In his retirement, my grandfather likes to garden and usually plants flowers in several places all over his yard. I recall the yearly trips to Dardano’s Flowerland (which seemed to last for ages!) during which my grandparents would select flowers for their gardens.
My grandfather has six grandchildren: Dana Michelle Swier (me) and Lara Christine Swier, both children of Patti and Thomas Swier; Martin Priester Cunningham, child of Wayne and Helga Priester Cunningham; and Matthew Wayne Findley, Rebecca Lee Findley, and Amy Johanna LaNell Findley, children of Terri and Michael Findley.

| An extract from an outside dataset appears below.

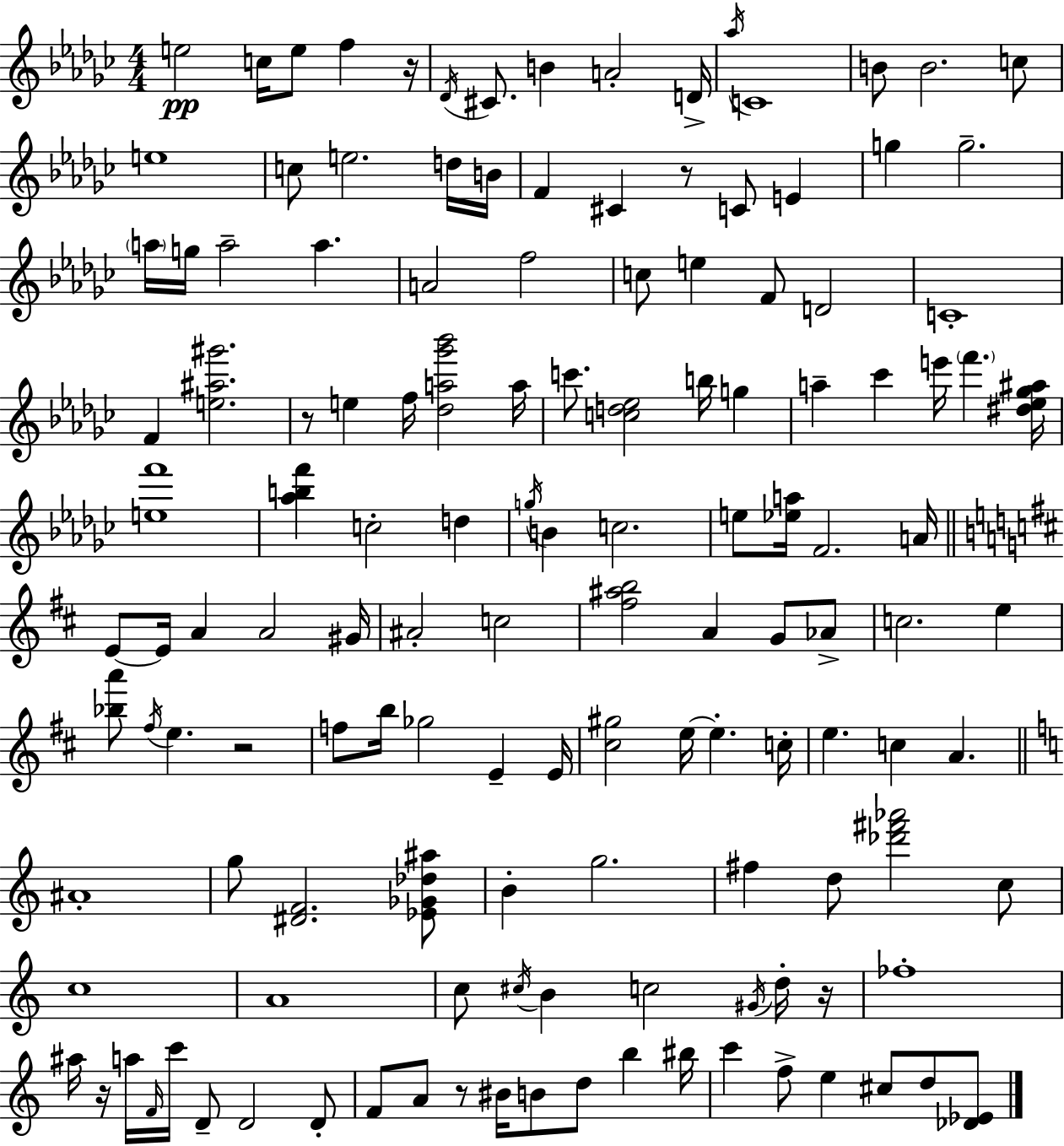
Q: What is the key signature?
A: EES minor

As of this writing, my grandfather has ten great-grandchildren: Sarah Noelle Cooke, Margaret Elaine Huff, and Dylan Thomas Huff (my children by both my former husband Wayne Cooke, and my husband Steven Huff); Shane Mann, a step-son of my cousin Martin, and Alexander Markus Cunningham, Martin’s son with wife Becky; James Michael Valentine, Anna Grace Valentine, and William Andrew Valentine, my cousin Rebecca’s children with her husband James Valentine; Harley Hardin and Keith Ashley Hardin, my cousin Amy’s children with her husband Keith Hardin. My sister is expecting her first child in June, which will bring the total to eleven!

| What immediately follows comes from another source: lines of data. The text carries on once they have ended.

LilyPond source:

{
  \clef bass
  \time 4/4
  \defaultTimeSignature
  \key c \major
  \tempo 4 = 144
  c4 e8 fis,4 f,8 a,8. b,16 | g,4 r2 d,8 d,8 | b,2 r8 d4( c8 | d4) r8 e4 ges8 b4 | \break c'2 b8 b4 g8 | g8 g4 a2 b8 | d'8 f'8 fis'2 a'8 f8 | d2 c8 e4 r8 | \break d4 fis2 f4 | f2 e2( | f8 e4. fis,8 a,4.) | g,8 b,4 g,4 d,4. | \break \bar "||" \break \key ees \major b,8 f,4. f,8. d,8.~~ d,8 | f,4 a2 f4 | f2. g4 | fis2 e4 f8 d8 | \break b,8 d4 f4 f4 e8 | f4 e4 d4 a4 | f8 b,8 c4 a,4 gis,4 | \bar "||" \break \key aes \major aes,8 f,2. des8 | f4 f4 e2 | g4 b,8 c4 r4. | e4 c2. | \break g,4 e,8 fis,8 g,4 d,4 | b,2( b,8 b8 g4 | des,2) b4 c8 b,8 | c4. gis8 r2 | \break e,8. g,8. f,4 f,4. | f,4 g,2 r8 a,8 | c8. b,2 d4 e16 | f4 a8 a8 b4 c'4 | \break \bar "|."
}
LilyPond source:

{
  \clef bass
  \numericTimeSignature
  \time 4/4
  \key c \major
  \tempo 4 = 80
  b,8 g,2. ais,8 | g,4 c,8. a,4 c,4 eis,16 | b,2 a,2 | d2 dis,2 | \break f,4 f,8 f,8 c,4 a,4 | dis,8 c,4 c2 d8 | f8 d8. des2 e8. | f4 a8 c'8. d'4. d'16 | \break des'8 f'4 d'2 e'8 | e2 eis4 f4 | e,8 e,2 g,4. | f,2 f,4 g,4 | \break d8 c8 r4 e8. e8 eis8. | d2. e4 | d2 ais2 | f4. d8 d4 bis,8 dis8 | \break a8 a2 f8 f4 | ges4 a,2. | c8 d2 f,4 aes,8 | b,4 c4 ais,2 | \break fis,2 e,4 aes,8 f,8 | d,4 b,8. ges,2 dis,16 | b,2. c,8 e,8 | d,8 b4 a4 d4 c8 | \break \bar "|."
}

My grandfather clearly loves being a grandfather and great-grandfather. He would do surprising things with me when I was younger, like watch MTV videos — he made political commentary about Ronald Reagan when a clip of the then-president appeared in Ratt’s “Round and Round” video! He once threw a tomato worm at me. He chased me around the yard with a dead fish from his tropical fish tank, too. He used to make homemade ice cream and manned the grill (he makes the best steaks!). My grandmother is a seamstress and he always cuts out her patterns and installs the hardware for snaps on her creations. When I was very young, he smoked a pipe. He told me he quit because people only gave him pipes for Christmas. I don’t think there is anything my grandfather wouldn’t do or give for his loved ones. I spent many weekends with my grandparents when I was a child, and they looked after me after school until my mom left off work. He’s been a permanent fixture in my life, and we are very close. He has always shown an interest in the things I learn about our family history as I do my research, and he is always happy to share stories to add to my family history collection.
He took pictures of us all and chronicled our past. I am honored to chronicle his.